Secara nasab, antara 'Abdullah dan Aminah bertemu pada sosok Qusay. Demikianlah kebiasaan bangsa Arab yang merekam dengan baik silsilah keluarga dan suku.
Muhammad SAW lahir di Makkah pada Tahun Gajah (sekira 570 Masehi). Hanya saja, sang ayah telah lebih dahulu wafat. Betapa gembira 'Abdul Muthalib dengan kelahiran cucu laki-lakinya itu. Dia pun menamakan cucunya itu "Muhammad"--sebuah nama yang belum pernah dikenal bangsa Arab sebelumnya.
Ketika ditanya orang-orang mengapa cucunya itu tidak dinamakan sesuai nama nenek moyang, 'Abdul Muthalib menjawab, "Aku ingin dia menjadi orang yang terpuji (muhammad), bagi Tuhan di langit dan bagi makhluk-Nya di bumi."
Saat Muhammad SAW masih anak-anak, Aminah wafat. Menyusul pula beberapa tahun kemudian sang kakek, 'Abdul Muthalib. Jadilah hingga masa dewasanya, Muhammad SAW diasuh sang paman, Abu Thalib.
Muhammad SAW mendapatkan wahyu dari Allah SWT sesudah menikah dengan Khadijah binti Khuwailid. Artinya, orang tua Rasulullah SAW tidak sempat menyaksikan langsung kenabian atau risalah Islam, agama yang berdasarkan Alquran dan Sunnah Nabi SAW.
Apakah dengan demikian keduanya berstatus kafir? Ustaz Abdul Somad (UAS) dalam bukunya, 37 Masalah Populer, mengingatkan agar berhati-hati dalam membahas orang tua Rasulullah SAW. Sebab, seseorang yang beriman pasti otomatis akan mencintai Nabi SAW, sehingga tidak akan menyakiti perasaannya.
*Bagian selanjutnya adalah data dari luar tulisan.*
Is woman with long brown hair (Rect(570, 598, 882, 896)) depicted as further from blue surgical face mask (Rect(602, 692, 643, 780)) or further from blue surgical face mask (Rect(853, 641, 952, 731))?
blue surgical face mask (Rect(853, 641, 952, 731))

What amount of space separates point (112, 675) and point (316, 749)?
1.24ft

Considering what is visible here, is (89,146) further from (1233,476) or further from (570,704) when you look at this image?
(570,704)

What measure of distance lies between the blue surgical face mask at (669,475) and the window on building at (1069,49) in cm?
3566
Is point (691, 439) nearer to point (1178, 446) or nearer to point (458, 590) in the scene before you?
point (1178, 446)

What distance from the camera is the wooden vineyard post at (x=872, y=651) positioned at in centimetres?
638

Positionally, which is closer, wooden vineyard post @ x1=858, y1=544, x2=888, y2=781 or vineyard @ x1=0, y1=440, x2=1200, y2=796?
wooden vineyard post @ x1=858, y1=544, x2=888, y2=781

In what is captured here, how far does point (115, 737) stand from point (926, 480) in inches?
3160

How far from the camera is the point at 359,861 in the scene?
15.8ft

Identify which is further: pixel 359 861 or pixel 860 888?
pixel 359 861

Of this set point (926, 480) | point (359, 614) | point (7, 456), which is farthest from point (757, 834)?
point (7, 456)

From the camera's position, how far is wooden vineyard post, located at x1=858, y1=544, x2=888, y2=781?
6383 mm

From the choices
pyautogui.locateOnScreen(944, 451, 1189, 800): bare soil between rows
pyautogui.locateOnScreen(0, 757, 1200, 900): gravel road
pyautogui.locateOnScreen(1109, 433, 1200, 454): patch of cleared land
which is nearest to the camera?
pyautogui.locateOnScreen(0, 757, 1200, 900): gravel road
"Menyinggung orang tua Rasulullah SAW berarti menyakiti Rasulullah SAW. Orang yang menyakiti Rasulullah SAW diancam dengan ancaman keras," sebut UAS. Lihat misalnya surah at-Taubah ayat ke-61, artinya, "Dan orang-orang yang menyakiti Rasulullah itu bagi mereka azab yang pedih."